Ya le dije: mide tres por tres y carece de ventanas. Veo mi estancia aquí como un ensayo para la tumba. Sin familia y en mis condiciones económicas, no tendré ninguna. Terminaré en la fosa común. Saberlo no me molesta, al contrario. La que hay en el Panteón de Dolores es inmensa y la embellecen plantas y arbustos que la rodean.

Un domingo fui a conocerla. Lo hice como quien aprovecha su día libre para ir a los nuevos complejos habitacionales, esperanzado de encontrar en ellos una vivienda accesible, bonita, aunque sepa que para cubrir las mensualidades tendrá que comprometer sus salarios durante los próximos treinta años.
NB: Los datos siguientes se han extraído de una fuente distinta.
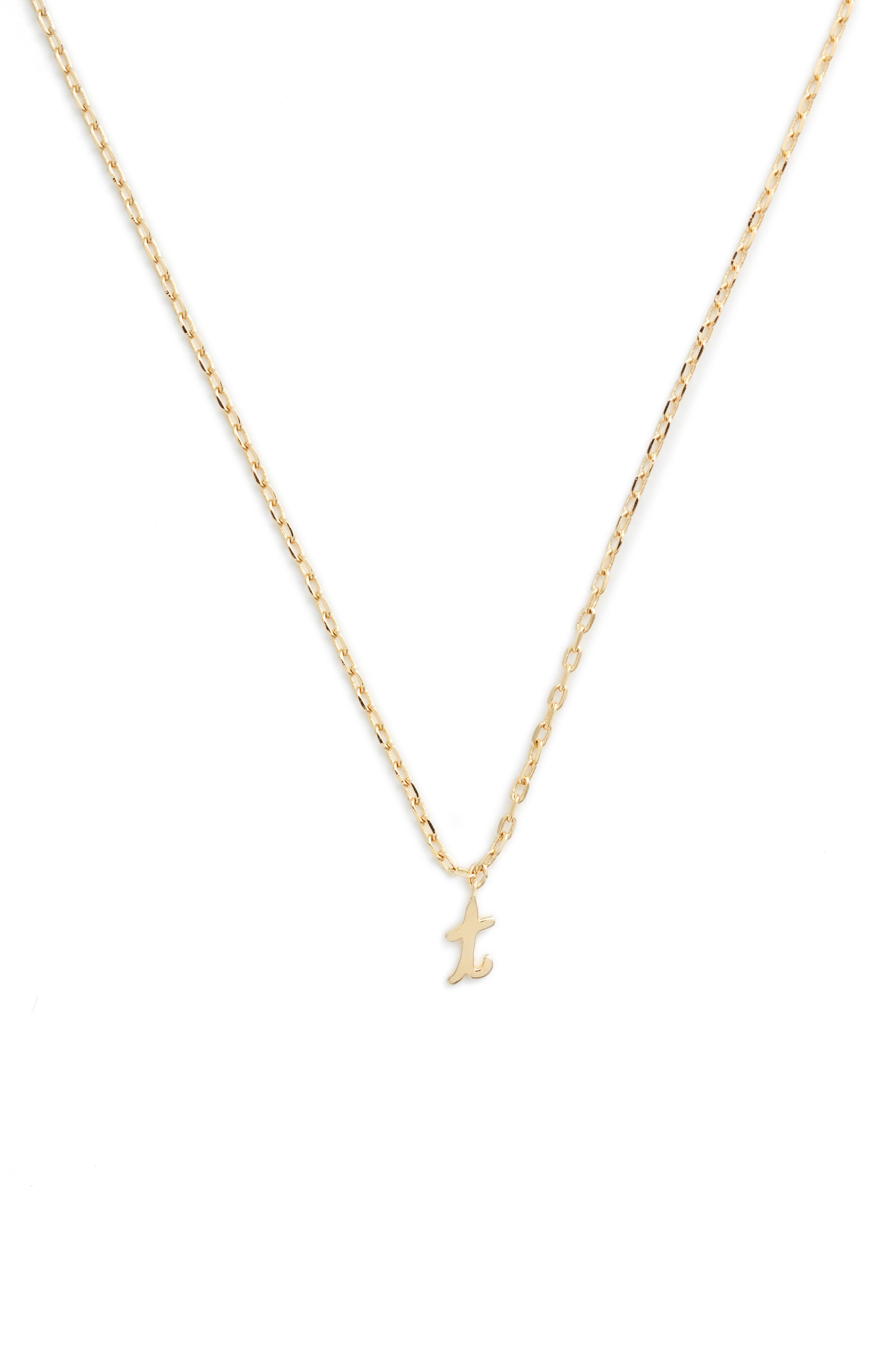 c45426a221590d Women's Kate Spade One In A Million Initial Pendant Necklace in 2019 ...
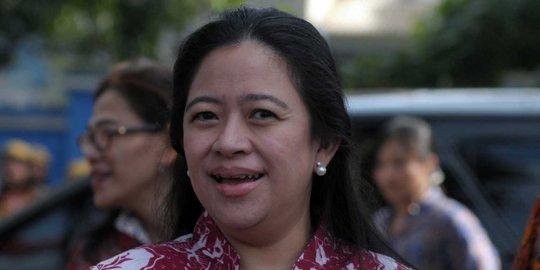 Senator Asal Sumbar: Kalau Mbak Puan Mau Minta Maaf, Hal Itu Tak Akan Membuat Martabatnya Jatuh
Será un largo periodo de privaciones. Valdrá la pena; lástima que cuando pague la última letra de su vivienda él o ella –mejor ambos– estarán muy cerca de ir al panteón.

Mi carta ha sido larga. Quiero suponer que llegará a sus manos. La remota posibilidad no excluye el hecho de que no me conteste ni me mande acuse de recibo, por eso el sobre que voy a enviarle irá sin remitente.